## WHAT TO DO
a: In the forum thread about the snowstorm, what is the name of the driver on Rosemary's snowy tour?
b: Extend the forum thread about the snowstorm with a few more posts that pick up after its final post.

## SOURCE PASSAGE
You can't trust those Europeans  :tongue:

----------


## MIke R

Thye ve already moved our Final Four from Thursday  to Friday night......18-24 is our forecast

----------


## NHDiane

My hubby informs me that some around here have been rescheduled for Thursday but by the sounds of it, that's not going to happen either....latest calling for 3-6 here.  Misting rain and temps dropping now.

----------


## MIke R

snowing real hard now

----------


## JEK

Here it comes!

----------


## Rosemary

Of course it is.

----------


## JEK

Welcome to DC! Tomorrow should be a great day for sightseeing!

----------


## Rosemary

Tonight was!  Had a lovely snowy tour with me, myself and I and our driver named Diesel.  Have pictures, but need to revisit the posting issue.  But WASHINGTON!  What a place, what a place.

----------


## JEK

Just a light dusting last night :)

----------


## NHDiane

> Just a light dusting last night :)



When I first saw this pic I thought it was from Mike!  So thankful this one went south.  Only single digits here but at least there's no snow....yet.  Hang in there, spring must be out there somewhere for all of us.

----------


## JEK

Rosemary brought this to town  :Frown:

----------


## NHDiane

I thought it was the Europeans???

## MATERIAL SUPPLIED
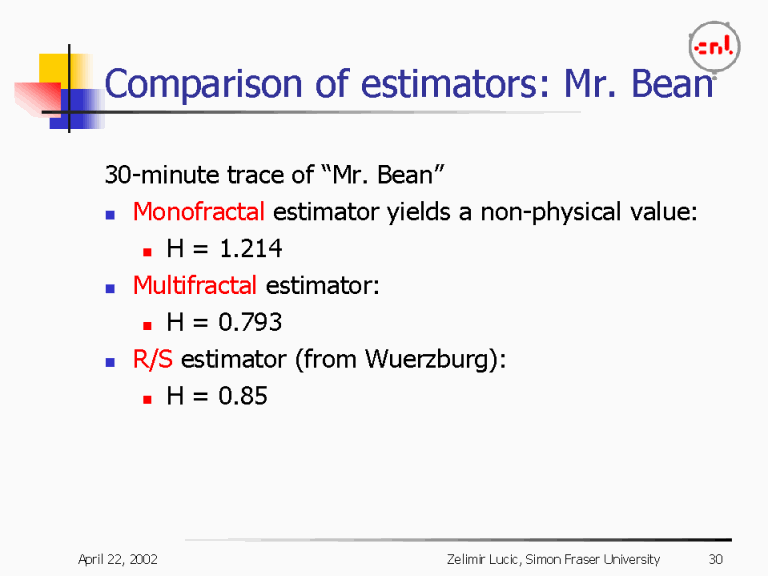 cnl

Comparison of estimators: Mr. Bean

30-minute trace of “Mr. Bean”

- Monofractal estimator yields a non-physical value:
  - H = 1.214
- Multifractal estimator:
  - H = 0.793
- R/S estimator (from Wuerzburg):
  - H = 0.85

April 22, 2002

Zelimir Lucic, Simon Fraser University

30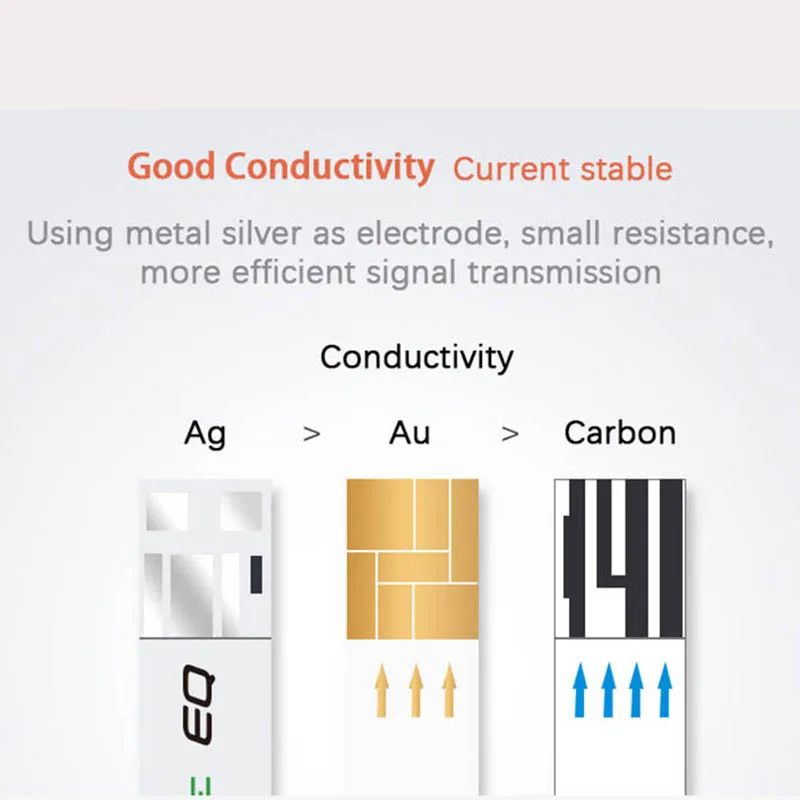 Good Conductivity Current stable

Using metal silver as electrode, small resistance, more efficient signal transmission

Conductivity

Ag > Au > Carbon

EQ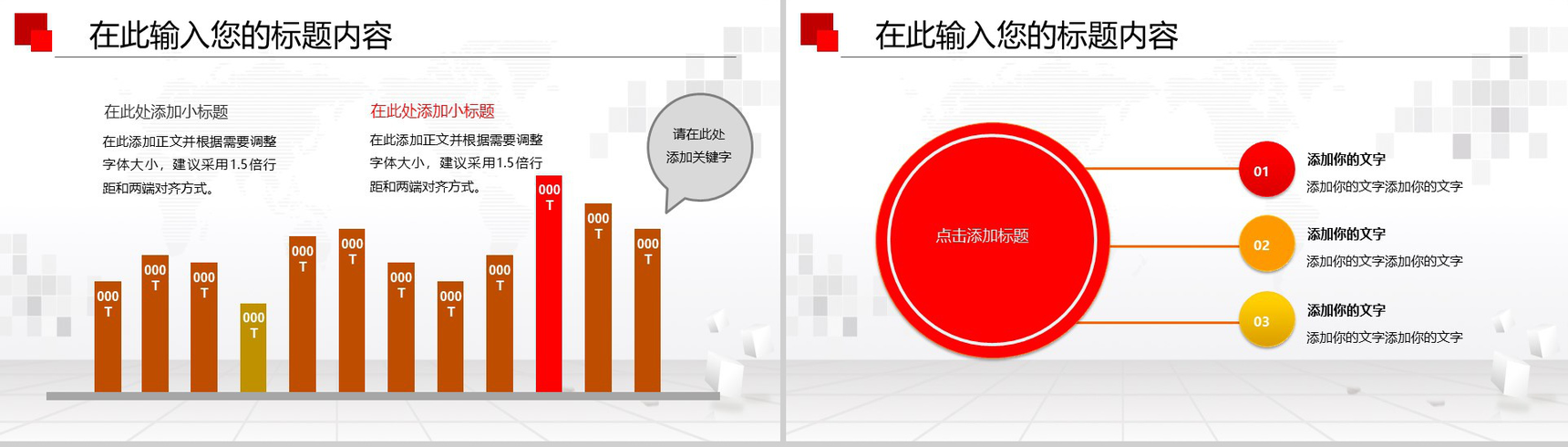 在此输入您的标题内容

在此处添加小标题
在此添加正文并根据需要调整字体大小，建议采用1.5倍行距和两端对齐方式。

在此处添加小标题
在此添加正文并根据需要调整字体大小，建议采用1.5倍行距和两端对齐方式。

请在此处添加关键字

000 T
000 T
000 T
000 T
000 T
000 T
000 T
000 T
000 T
000 T
000 T
000 T

在此输入您的标题内容

点击添加标题

01
添加你的文字
添加你的文字添加你的文字

02
添加你的文字
添加你的文字添加你的文字

03
添加你的文字
添加你的文字添加你的文字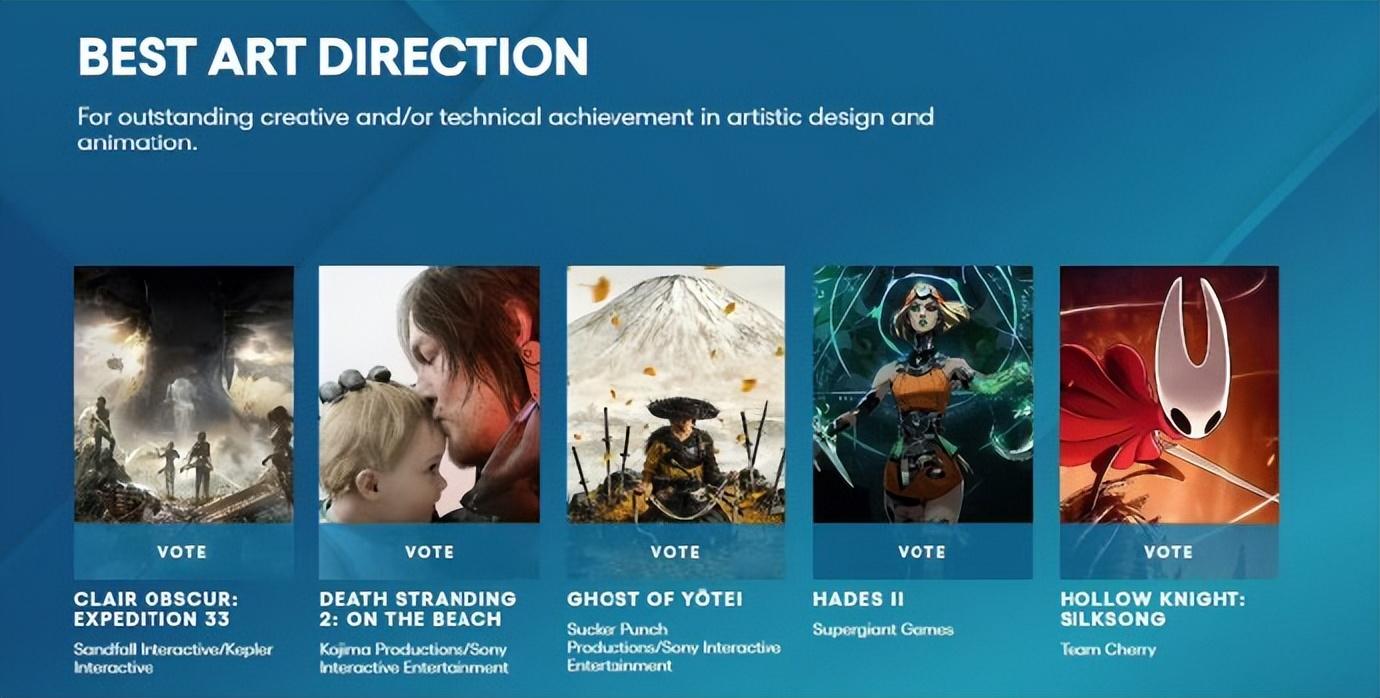 BEST ART DIRECTION

For outstanding creative and/or technical achievement in artistic design and animation.

VOTE

CLAIR OBSCUR: EXPEDITION 33

Sandfall Interactive/Kepler Interactive

VOTE

DEATH STRANDING 2: ON THE BEACH

Kojima Productions/Sony Interactive Entertainment

VOTE

GHOST OF YŌTEI

Sucker Punch Productions/Sony Interactive Entertainment

VOTE

HADES II

Supergiant Games

VOTE

HOLLOW KNIGHT: SILKSONG

Team Cherry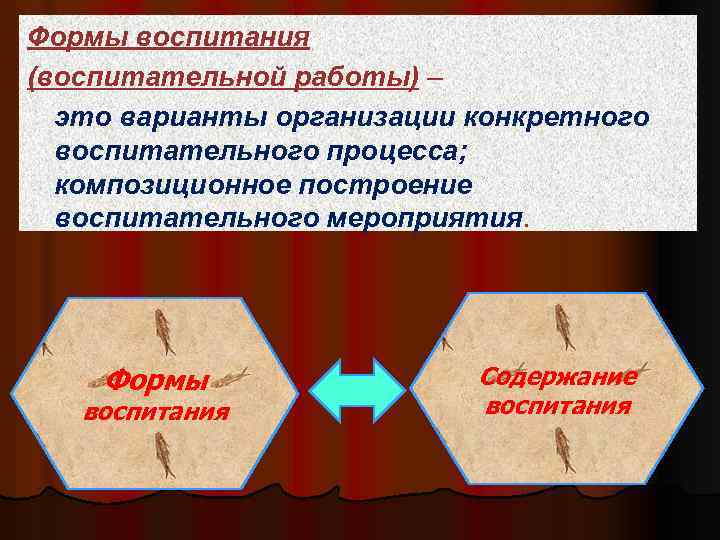 Формы воспитания (воспитательной работы) –

это варианты организации конкретного воспитательного процесса; композиционное построение воспитательного мероприятия.

Формы воспитания

Содержание воспитания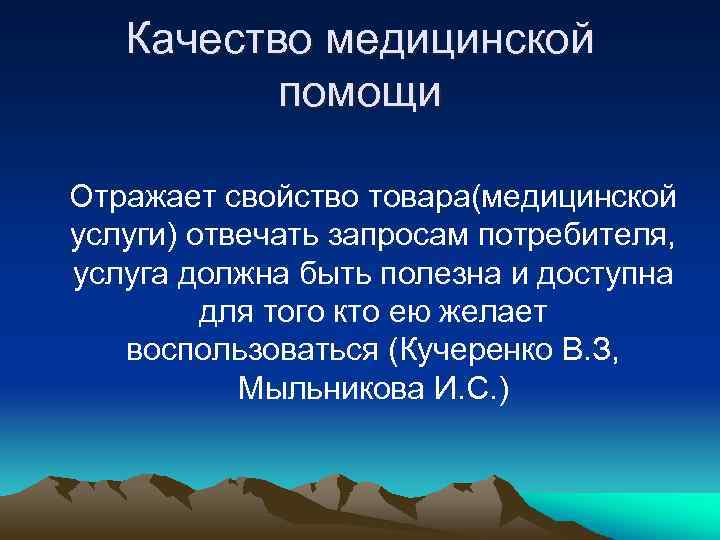 Качество медицинской помощи

Отражает свойство товара(медицинской услуги) отвечать запросам потребителя, услуга должна быть полезна и доступна для того кто ею желает воспользоваться (Кучеренко В.З, Мыльникова И.С.)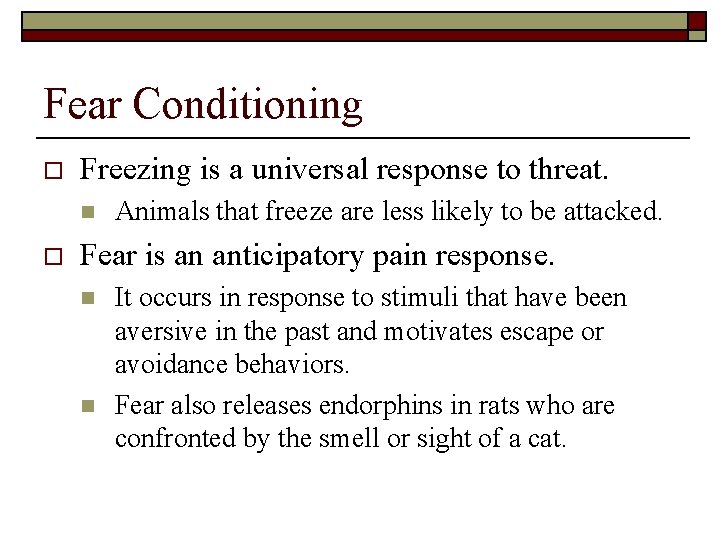 Fear Conditioning

Freezing is a universal response to threat.

Animals that freeze are less likely to be attacked.

Fear is an anticipatory pain response.

It occurs in response to stimuli that have been aversive in the past and motivates escape or avoidance behaviors.

Fear also releases endorphins in rats who are confronted by the smell or sight of a cat.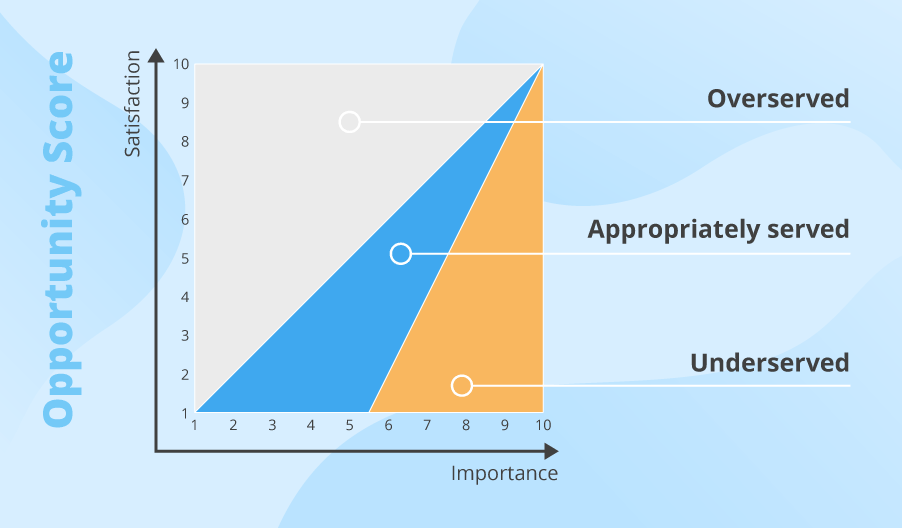 Opportunity Score

Satisfaction

10
9
8
7
6
5
4
3
2
1

1 2 3 4 5 6 7 8 9 10

Importance

Overserved

Appropriately served

Underserved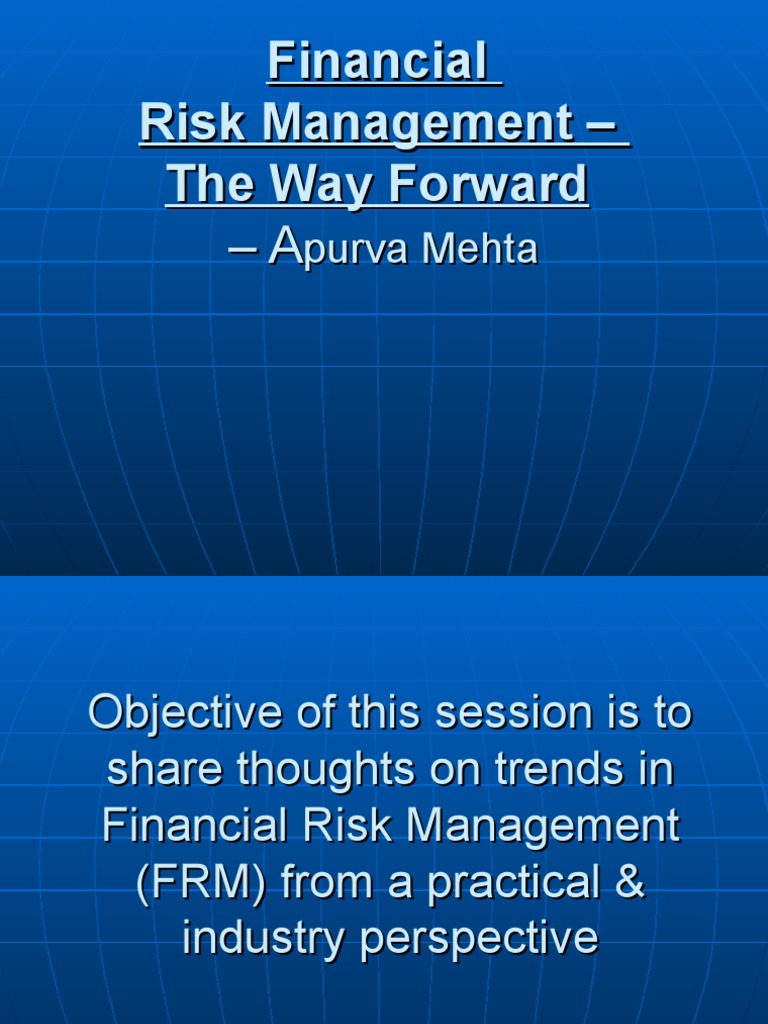 Financial
Risk Management –
The Way Forward
– Apurva Mehta

Objective of this session is to share thoughts on trends in Financial Risk Management (FRM) from a practical & industry perspective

## ANSWERS FOR THIS EXERCISE
a: Diesel

b:
----------


## amyb

I am so happy to be here-sans snow, dusting or flurries.

I think when Spring really arrives there will be dancing in the streets!

----------


## MIke R

> I think when Spring really arrives there will be dancing in the streets!



not _every_ street.... :cool:

----------


## amyb

And not every ski run, but many many sounds of joy when Spring arrives for many many of us.

----------


## Rosemary

> Rosemary brought this to town



I have powers.  Who knew?

----------


## MIke R

> I have powers.  Who knew?




if thats the case....can we borrow you next November>?

----------


## katva

Mostly ice down here in the Northern Neck.

----------


## Rosemary

Of course.  I do what I can.  Just remember, it didn't work out so well for Washington.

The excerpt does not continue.